Linux serves that purpose on the server end for me right now for 3 reasons:
1) Reuse of existing Hardware: Only 25% of my servers are “true servers” in which power supplies, drives, processors, and form factors are server machines. The rest are recycled workstations and old server implementations. Windows would be too heavy a system to run on some of these “task-oriented” machines, and Linux provides an ability to do some amazing things with hardware that Windows wouldn’t run effectively on.
2) Cost: As I mentioned before, 75% are machines that are recycled because my company is a non-tech organization; a company that does not regard IT as high on their priority list (up until recently) and does not give large sums of money in budgets for upgrades to all server class equipment.
Linux is cheaper to sell because it’s use to me is free or cheaper to use than Windows. It’s freely available to me to be able to use. Microsoft’s rotating policy of upgrades is too cumbersome for existing hardware, and frankly, walking into my bosses office and explaining that to be a 100% Microsoft shop requires $20,000 US isn’t going to be taken seriously.
3) Policy: IT policy is maintained by the President, the VP of Operations (my administrative head) and the CFO.
Their policy is open to users bringing flash disks in, users bringing CD’s to use, and users not AV scanning their systems before hooking into this network.
Much as I have tried to influence this policy, I cannot change it.
Creating a plan which shows how this wouldn’t have happened if you “had done things my way” isn’t received well or at all. “I told you so” logic doesn’t wash well, and in a few cases has been enough to get people fired.
Linux provides me with an “out of the box” that doesn’t have too many questions involved, and just works. Windows requires longer configuration time, explanations to users and management, and more headaches than a one person IT department needs to handle.
Strangely enough, I have heard of this quite a lot in companies in both small and medium size space, especially from the posts here and on /. (I consider us a medium sized company) in the US.
I’m not the only one with these problems. Others have them too. Instigation doesn’t really help me; understanding my plight kind of does.
Sometimes that could be why we go round and round. Your comments, while seeming to be debunk information you don’t find swallable, appear to be more argumentative and instigating. It’s simply not helpful to me.
The earlier post was aimed at drsmithy…sorry for the confusion.
Firstly, I have to say that if I was in your position I’d be concentrating on finding another job ASAP. It may or may not be deliberate, but you’re being setup as a fall guy for any IT disasters that might happen.

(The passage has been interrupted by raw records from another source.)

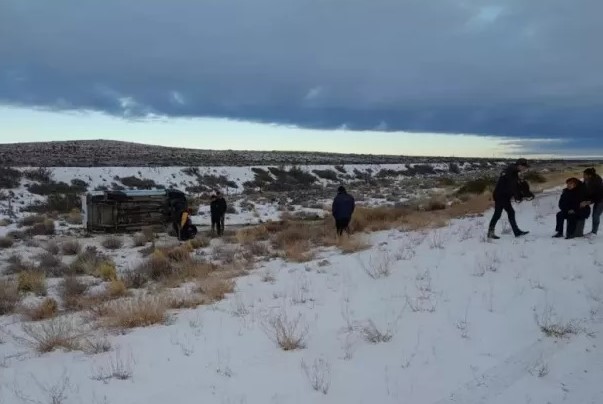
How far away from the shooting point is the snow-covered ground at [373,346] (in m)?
5.28

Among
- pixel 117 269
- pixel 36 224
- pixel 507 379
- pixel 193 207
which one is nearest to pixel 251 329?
pixel 507 379

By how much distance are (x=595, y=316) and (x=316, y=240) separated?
899 cm

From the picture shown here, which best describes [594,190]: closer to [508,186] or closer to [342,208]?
[508,186]

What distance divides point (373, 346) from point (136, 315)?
10.7 feet

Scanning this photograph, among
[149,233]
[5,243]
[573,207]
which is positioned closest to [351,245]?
[573,207]

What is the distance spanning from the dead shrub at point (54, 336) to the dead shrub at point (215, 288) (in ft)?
6.61

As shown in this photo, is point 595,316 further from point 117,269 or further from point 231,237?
point 231,237

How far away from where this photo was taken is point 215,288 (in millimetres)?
9195

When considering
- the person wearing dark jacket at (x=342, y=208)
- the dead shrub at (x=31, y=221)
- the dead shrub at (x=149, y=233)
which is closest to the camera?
the person wearing dark jacket at (x=342, y=208)

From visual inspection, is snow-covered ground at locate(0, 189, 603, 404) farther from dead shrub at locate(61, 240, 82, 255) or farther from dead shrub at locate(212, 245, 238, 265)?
dead shrub at locate(61, 240, 82, 255)

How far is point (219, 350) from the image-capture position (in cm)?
643

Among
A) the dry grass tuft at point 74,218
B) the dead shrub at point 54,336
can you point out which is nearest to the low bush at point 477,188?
the dry grass tuft at point 74,218

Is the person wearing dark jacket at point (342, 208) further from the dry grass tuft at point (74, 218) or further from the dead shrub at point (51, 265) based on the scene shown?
the dry grass tuft at point (74, 218)

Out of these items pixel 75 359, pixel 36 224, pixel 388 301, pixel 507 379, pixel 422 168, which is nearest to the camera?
pixel 507 379
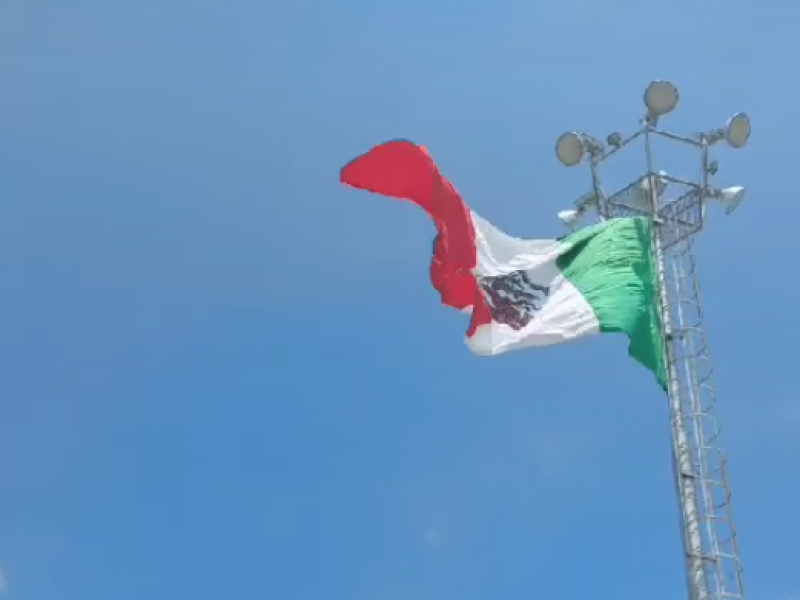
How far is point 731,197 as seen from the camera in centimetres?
2266

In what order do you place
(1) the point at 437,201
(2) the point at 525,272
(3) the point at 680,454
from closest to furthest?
(3) the point at 680,454 < (1) the point at 437,201 < (2) the point at 525,272

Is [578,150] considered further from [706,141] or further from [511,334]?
[511,334]

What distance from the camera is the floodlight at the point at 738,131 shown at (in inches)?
888

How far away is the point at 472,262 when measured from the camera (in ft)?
69.3

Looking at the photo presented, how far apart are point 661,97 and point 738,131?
157 centimetres

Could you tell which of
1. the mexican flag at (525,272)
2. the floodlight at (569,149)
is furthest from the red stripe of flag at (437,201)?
the floodlight at (569,149)

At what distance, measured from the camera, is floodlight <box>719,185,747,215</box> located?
890 inches

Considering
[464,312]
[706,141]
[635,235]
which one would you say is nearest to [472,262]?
[464,312]

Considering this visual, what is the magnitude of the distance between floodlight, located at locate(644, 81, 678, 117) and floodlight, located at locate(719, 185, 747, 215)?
1802 millimetres

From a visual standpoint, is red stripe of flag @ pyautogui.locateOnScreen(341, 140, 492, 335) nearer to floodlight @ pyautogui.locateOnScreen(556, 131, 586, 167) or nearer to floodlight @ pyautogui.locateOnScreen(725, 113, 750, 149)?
floodlight @ pyautogui.locateOnScreen(556, 131, 586, 167)

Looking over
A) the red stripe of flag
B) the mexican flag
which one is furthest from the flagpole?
the red stripe of flag

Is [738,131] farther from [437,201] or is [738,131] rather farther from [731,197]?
[437,201]

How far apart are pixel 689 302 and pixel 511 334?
329 cm

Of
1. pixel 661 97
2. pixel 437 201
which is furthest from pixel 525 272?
pixel 661 97
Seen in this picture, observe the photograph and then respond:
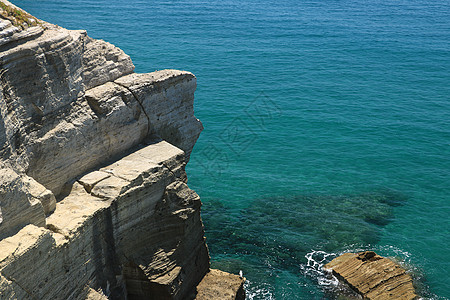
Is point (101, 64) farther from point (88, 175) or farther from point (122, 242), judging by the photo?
point (122, 242)

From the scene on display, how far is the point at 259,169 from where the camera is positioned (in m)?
39.0

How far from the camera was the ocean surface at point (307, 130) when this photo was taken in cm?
2948

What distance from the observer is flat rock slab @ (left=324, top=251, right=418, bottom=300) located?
25.3 metres

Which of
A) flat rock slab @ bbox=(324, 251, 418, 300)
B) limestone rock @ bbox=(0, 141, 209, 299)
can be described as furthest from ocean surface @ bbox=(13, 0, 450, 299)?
limestone rock @ bbox=(0, 141, 209, 299)

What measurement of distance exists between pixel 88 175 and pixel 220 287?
738 cm

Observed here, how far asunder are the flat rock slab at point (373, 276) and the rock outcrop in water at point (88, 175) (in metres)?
7.65

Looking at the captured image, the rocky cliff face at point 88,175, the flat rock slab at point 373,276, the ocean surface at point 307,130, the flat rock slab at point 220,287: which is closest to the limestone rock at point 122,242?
the rocky cliff face at point 88,175

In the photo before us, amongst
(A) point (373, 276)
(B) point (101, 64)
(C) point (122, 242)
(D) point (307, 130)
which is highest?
(B) point (101, 64)

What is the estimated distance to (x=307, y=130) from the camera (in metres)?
44.5

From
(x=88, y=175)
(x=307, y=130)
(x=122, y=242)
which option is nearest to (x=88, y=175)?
(x=88, y=175)

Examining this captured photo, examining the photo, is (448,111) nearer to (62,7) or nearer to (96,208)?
(96,208)

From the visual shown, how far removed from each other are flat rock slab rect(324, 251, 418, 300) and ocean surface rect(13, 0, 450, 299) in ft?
2.80

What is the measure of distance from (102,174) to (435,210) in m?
23.1

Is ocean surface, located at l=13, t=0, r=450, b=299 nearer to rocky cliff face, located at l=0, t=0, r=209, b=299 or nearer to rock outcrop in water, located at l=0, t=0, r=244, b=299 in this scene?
rock outcrop in water, located at l=0, t=0, r=244, b=299
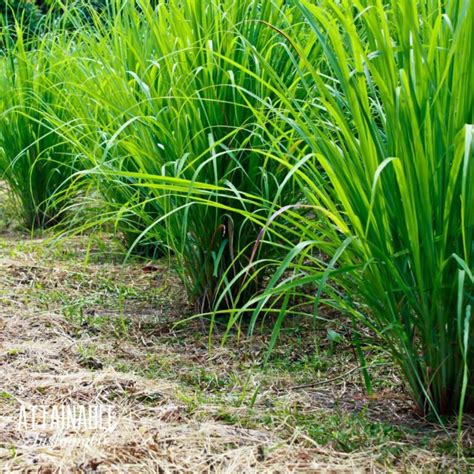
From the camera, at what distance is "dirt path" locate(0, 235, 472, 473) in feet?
5.17

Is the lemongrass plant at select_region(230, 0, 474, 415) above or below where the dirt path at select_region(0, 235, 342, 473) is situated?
above

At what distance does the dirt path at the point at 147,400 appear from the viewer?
62.0 inches

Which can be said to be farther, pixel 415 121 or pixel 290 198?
pixel 290 198

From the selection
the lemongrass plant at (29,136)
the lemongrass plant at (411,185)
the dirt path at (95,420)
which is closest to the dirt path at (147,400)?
the dirt path at (95,420)

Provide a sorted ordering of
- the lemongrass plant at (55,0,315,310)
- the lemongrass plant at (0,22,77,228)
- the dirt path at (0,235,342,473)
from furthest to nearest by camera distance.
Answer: the lemongrass plant at (0,22,77,228) < the lemongrass plant at (55,0,315,310) < the dirt path at (0,235,342,473)

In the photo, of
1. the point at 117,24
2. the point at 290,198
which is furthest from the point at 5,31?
the point at 290,198

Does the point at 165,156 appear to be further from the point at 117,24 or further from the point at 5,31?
the point at 5,31

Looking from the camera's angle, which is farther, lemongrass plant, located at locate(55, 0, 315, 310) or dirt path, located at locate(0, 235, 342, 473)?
lemongrass plant, located at locate(55, 0, 315, 310)

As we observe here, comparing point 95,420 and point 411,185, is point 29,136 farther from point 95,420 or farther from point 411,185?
point 411,185

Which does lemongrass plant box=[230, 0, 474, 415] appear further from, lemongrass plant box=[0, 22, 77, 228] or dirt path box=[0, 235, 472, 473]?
lemongrass plant box=[0, 22, 77, 228]

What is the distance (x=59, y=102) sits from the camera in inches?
149

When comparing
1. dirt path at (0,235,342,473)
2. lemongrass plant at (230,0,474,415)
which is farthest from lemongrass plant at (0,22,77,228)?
lemongrass plant at (230,0,474,415)

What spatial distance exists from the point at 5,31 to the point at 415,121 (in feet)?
10.0

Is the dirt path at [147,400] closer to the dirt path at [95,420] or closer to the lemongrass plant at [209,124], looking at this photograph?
the dirt path at [95,420]
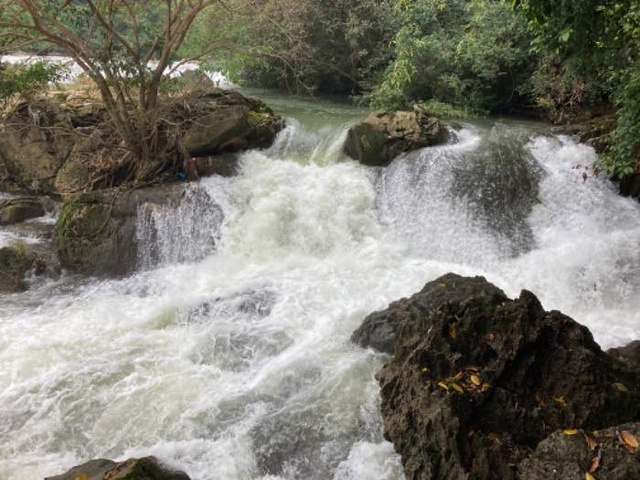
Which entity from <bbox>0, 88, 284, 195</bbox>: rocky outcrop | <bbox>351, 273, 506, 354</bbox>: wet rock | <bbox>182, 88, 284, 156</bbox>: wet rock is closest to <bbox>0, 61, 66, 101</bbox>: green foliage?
<bbox>0, 88, 284, 195</bbox>: rocky outcrop

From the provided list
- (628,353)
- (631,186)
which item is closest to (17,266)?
(628,353)

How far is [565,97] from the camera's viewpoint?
9914mm

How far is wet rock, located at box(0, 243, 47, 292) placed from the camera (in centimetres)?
780

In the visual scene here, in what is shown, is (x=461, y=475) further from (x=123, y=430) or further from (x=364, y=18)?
(x=364, y=18)

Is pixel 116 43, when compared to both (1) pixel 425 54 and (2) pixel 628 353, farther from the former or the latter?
(2) pixel 628 353

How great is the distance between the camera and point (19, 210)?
31.0 feet

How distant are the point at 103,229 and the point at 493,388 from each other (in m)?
7.06

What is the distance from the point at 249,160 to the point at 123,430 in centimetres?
583

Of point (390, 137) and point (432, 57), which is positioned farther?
point (432, 57)

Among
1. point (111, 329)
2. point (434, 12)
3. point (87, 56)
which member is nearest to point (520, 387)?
point (111, 329)

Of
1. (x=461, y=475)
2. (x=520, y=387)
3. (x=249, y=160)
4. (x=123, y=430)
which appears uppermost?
(x=249, y=160)

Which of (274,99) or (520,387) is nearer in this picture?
(520,387)

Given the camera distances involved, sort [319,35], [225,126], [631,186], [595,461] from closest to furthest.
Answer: [595,461] < [631,186] < [225,126] < [319,35]

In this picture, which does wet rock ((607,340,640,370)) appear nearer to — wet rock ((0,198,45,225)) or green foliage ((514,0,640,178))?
green foliage ((514,0,640,178))
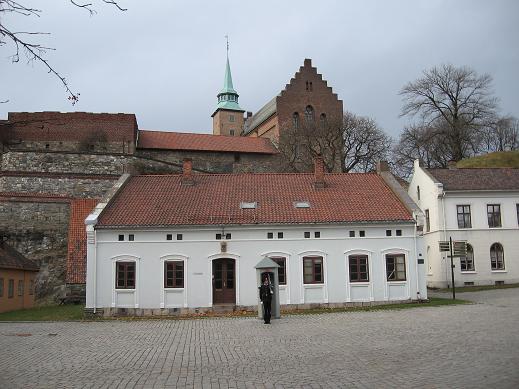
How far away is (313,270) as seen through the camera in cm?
2533

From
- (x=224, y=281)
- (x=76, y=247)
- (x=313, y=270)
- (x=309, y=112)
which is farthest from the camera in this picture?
(x=309, y=112)

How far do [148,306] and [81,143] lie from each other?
35132 millimetres

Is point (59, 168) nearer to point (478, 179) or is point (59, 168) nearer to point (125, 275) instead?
point (125, 275)

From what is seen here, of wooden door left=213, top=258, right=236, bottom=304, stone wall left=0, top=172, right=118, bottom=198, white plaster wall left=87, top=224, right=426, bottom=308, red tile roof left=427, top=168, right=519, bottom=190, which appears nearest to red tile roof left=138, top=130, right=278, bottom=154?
stone wall left=0, top=172, right=118, bottom=198

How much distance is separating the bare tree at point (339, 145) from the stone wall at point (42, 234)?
2574 centimetres

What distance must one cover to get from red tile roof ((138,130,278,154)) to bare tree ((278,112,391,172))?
173 inches

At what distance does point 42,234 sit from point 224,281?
1507 cm

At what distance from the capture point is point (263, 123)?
245 ft

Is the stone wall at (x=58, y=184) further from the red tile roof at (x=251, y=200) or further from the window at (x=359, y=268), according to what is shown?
the window at (x=359, y=268)

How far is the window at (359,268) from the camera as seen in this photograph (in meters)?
25.4

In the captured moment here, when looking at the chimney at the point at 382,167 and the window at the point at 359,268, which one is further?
the chimney at the point at 382,167

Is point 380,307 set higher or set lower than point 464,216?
lower

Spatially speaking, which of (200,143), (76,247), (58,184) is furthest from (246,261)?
(200,143)

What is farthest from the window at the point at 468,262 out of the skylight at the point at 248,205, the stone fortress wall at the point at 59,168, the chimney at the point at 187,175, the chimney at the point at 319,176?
the stone fortress wall at the point at 59,168
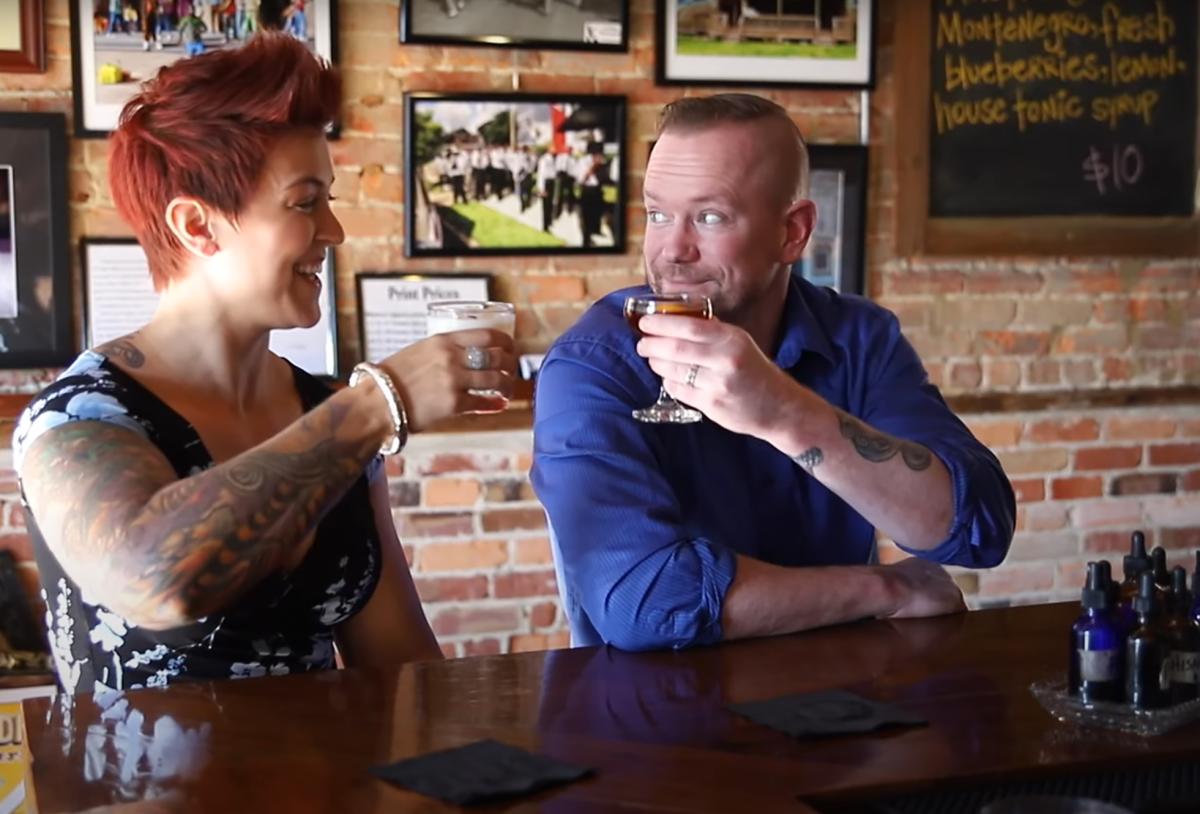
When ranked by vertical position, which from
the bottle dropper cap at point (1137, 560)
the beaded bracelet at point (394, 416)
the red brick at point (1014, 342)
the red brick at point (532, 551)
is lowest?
the red brick at point (532, 551)

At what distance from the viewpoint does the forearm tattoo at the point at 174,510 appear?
5.40ft

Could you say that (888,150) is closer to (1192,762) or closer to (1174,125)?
(1174,125)

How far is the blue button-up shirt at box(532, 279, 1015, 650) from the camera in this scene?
6.66ft

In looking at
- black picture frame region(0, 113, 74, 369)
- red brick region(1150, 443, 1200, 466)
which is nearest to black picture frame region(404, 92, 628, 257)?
black picture frame region(0, 113, 74, 369)

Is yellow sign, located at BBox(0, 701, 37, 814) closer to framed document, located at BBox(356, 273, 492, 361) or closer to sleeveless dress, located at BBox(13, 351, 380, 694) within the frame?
framed document, located at BBox(356, 273, 492, 361)

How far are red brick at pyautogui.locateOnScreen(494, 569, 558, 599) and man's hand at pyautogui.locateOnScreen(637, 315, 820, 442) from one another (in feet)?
6.33

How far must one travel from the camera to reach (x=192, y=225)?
2018 millimetres

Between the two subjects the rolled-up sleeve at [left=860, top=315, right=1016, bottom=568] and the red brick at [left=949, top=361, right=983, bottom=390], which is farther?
the red brick at [left=949, top=361, right=983, bottom=390]

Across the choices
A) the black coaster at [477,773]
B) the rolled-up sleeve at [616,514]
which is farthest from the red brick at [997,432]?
the black coaster at [477,773]

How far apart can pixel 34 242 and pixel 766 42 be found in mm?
1919

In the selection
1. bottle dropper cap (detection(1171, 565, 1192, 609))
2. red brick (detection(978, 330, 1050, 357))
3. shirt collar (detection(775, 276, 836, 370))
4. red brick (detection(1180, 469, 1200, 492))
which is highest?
shirt collar (detection(775, 276, 836, 370))

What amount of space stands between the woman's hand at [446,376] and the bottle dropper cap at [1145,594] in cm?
80

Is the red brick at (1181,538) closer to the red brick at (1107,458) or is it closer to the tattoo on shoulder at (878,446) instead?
the red brick at (1107,458)

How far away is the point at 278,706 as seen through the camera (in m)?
1.69
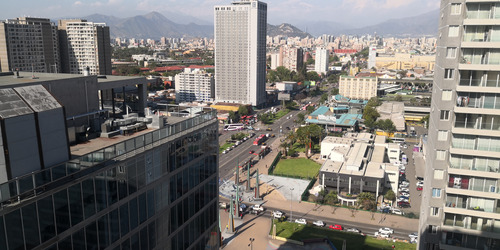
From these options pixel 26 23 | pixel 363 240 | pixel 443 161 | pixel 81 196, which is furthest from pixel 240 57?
pixel 81 196

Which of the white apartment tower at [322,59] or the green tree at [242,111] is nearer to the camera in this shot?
the green tree at [242,111]

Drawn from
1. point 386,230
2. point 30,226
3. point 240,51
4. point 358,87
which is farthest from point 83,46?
point 30,226

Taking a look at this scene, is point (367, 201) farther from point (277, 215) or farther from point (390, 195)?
point (277, 215)

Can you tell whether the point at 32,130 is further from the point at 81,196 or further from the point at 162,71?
the point at 162,71

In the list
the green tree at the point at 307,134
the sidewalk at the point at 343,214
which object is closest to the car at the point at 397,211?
the sidewalk at the point at 343,214

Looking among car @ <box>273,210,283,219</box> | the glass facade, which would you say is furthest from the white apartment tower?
the glass facade

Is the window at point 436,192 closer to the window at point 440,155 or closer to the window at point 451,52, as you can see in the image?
the window at point 440,155

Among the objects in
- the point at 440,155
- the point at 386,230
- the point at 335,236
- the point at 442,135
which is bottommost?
the point at 335,236
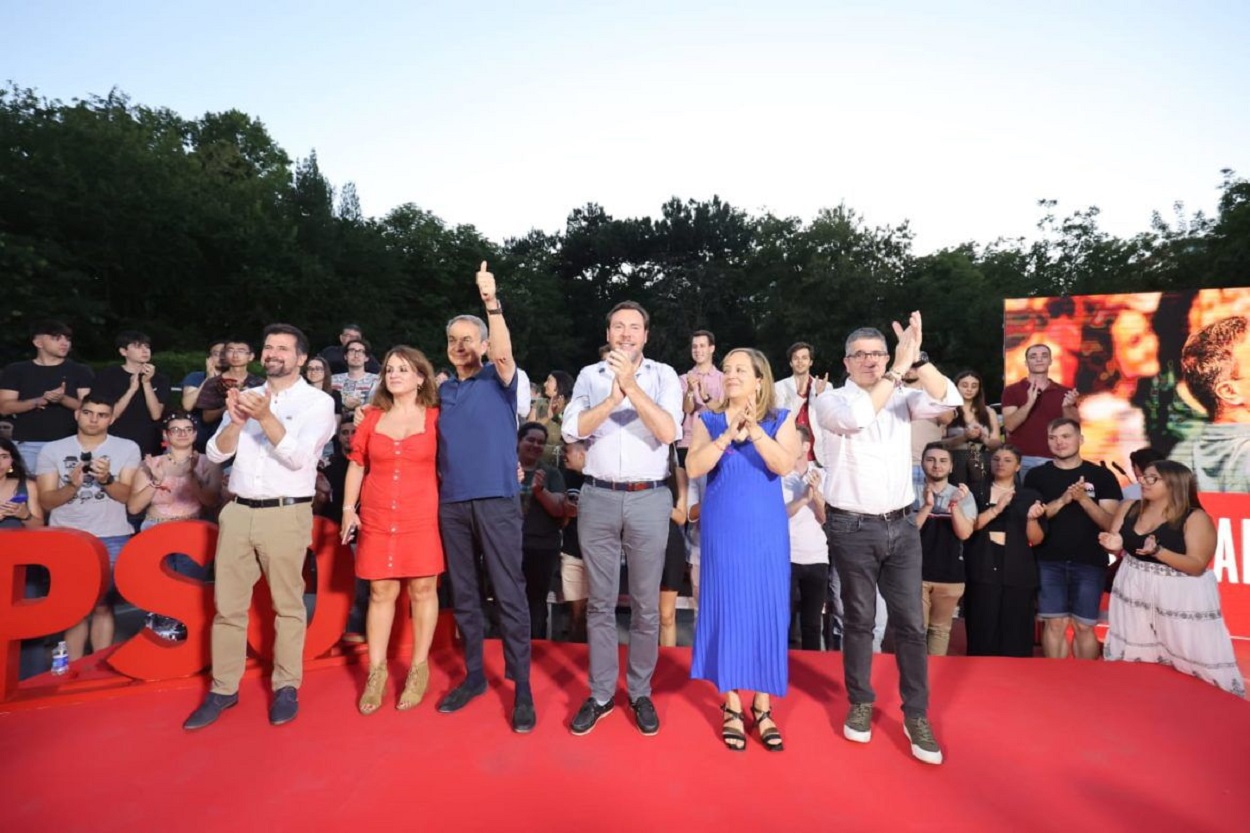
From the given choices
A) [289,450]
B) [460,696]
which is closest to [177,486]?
[289,450]

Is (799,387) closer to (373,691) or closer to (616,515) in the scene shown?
(616,515)

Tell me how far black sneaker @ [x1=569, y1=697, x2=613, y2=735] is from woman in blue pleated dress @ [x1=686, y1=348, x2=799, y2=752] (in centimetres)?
48

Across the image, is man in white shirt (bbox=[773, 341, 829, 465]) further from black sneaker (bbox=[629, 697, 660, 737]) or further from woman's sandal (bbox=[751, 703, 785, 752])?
black sneaker (bbox=[629, 697, 660, 737])

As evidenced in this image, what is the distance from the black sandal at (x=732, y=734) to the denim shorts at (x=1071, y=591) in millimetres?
2722

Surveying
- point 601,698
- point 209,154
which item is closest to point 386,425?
point 601,698

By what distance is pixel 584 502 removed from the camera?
11.2 ft

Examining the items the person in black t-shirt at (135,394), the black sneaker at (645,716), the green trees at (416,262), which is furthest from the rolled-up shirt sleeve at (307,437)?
the green trees at (416,262)

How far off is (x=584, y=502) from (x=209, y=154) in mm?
39884

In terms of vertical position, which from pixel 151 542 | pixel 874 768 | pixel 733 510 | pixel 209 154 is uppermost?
pixel 209 154

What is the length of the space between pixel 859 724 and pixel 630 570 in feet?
4.10

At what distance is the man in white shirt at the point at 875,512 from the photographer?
3.18m

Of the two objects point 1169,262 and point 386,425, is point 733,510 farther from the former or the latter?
point 1169,262

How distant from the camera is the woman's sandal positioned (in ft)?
10.2

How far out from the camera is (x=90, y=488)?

Fundamentally, the problem in your environment is policy as you state. However, Linux isn’t going to change the policy and, hence, isn’t going to solve your problems. The *technology* to solve your problems on Windows is available, but not amount of technology will fix fundamental policy problems.
In short, since you’ll be running your Linux boxes the same way you’re running your Windows boxes, you’re going to end up with the same problems in the end, because those problems aren’t failings in Windows.
ALso, the trick with “I told you so plans” is in the presentation. Obviously, if you go in with a chip on your shoulder and say “you should have listened to me”, it won’t get a favourable response. Diplomacy is the issue here.
The main reasons my comments aren’t helpful to you, I feel, is because fundamentally you’re not really trying to solve the problems I’m commenting on – and you’re placing the blame in the wrong area.